• Problem statement
Set down the stretch from "I. The Ancient" through "priestess and corpse." in the passage on myrrh in ancient cult, word for word.

• Document section
I. The Ancient Currents: Myrrh in Cult, Eros, and Temple
Myrrh’s role in spiritual history far predates Christianity. In the temple rituals of Egypt, it was offered to Isis as both perfume and offering, mingling the erotic with the funereal. The embalming of the dead was as much a work of love as of preservation; to be anointed with it was to be prepared for union with the Godddess beyond the grave. Among the Sumerians, myrrh belonged to Inanna, the goddess of both sexual power and underworld descent, whose rites blurred the boundaries between lover and mourner, priestess and corpse.
Myrrh’s Hebrew name, “mor,” echoes in the Song of Songs, where the beloved is likened to “a bundle of myrrh” that lies between the breasts, a line that entwines the language of sensuality and sacredness. The Greeks and Romans, too, infused their shrines to Aphrodite and Venus with myrrh, recognising it as both aphrodisiac and funereal balm. This double valence was never lost: myrrh was present at birth, at love, and at death, marking every threshold where the body meets the Unknown.

• Given data
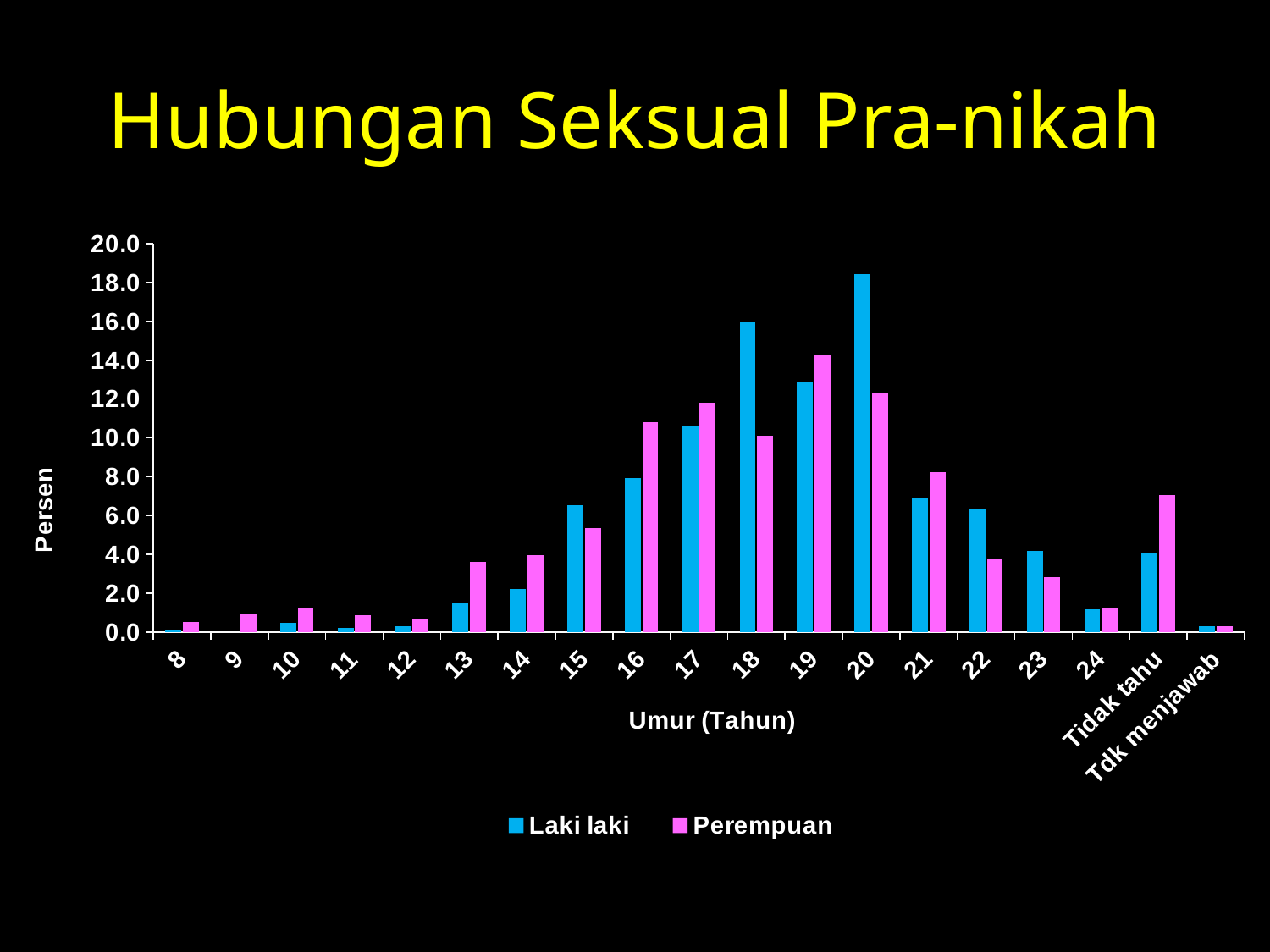
What kind of chart is shown on the slide? bar chart At which age is the Perempuan value highest? 19 How many series does the legend list? 2 At age 18, which series has the larger value, Laki laki or Perempuan? Laki laki What is the title of the chart? Hubungan Seksual Pra-nikah Is the Perempuan value for Tidak tahu greater or less than 6.0? greater At which age is the Laki laki value highest? 20 At age 16, which series has the larger value, Laki laki or Perempuan? Perempuan Is the Laki laki value at age 20 greater or less than 16.0? greater Do the Perempuan values rise or fall from age 20 to age 24? fall Is the Laki laki value at age 22 greater or less than 8.0? less How many categories are shown on the x axis? 19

• Exercise answer
I. The Ancient Currents: Myrrh in Cult, Eros, and Temple
Myrrh’s role in spiritual history far predates Christianity. In the temple rituals of Egypt, it was offered to Isis as both perfume and offering, mingling the erotic with the funereal. The embalming of the dead was as much a work of love as of preservation; to be anointed with it was to be prepared for union with the Godddess beyond the grave. Among the Sumerians, myrrh belonged to Inanna, the goddess of both sexual power and underworld descent, whose rites blurred the boundaries between lover and mourner, priestess and corpse.